▶ _EXERCISE DESCRIPTION_
Lift out all lines below that contain "Home".

(MATERIAL SUPPLIED begins)

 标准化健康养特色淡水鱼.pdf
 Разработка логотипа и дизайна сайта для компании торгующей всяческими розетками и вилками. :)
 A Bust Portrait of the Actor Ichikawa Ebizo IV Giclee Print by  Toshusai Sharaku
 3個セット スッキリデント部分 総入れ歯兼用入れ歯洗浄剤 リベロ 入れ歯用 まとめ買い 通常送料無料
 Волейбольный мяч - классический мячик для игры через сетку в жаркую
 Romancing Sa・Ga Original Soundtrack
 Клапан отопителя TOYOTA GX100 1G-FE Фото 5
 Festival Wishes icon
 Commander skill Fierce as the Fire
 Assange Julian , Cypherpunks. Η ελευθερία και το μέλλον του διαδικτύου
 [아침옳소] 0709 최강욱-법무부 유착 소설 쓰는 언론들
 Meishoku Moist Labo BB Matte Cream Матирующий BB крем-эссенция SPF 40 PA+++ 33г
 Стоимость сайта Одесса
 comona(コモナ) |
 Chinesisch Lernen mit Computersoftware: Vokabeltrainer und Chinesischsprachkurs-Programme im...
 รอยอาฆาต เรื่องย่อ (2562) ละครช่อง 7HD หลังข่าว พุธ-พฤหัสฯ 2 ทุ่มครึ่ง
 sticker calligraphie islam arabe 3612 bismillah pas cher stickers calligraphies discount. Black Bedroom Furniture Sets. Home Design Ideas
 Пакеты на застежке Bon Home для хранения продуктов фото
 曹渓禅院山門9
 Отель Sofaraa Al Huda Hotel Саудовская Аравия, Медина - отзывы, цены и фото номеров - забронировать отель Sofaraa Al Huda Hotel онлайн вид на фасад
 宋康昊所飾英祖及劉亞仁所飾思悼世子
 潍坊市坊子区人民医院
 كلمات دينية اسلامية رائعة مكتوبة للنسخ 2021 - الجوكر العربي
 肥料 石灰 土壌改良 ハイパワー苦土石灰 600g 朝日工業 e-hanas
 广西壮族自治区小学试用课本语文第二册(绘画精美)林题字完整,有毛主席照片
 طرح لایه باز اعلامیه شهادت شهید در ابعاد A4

(MATERIAL SUPPLIED ends)

▶ _ANSWER AREA_
 sticker calligraphie islam arabe 3612 bismillah pas cher stickers calligraphies discount. Black Bedroom Furniture Sets. Home Design Ideas
 Пакеты на застежке Bon Home для хранения продуктов фото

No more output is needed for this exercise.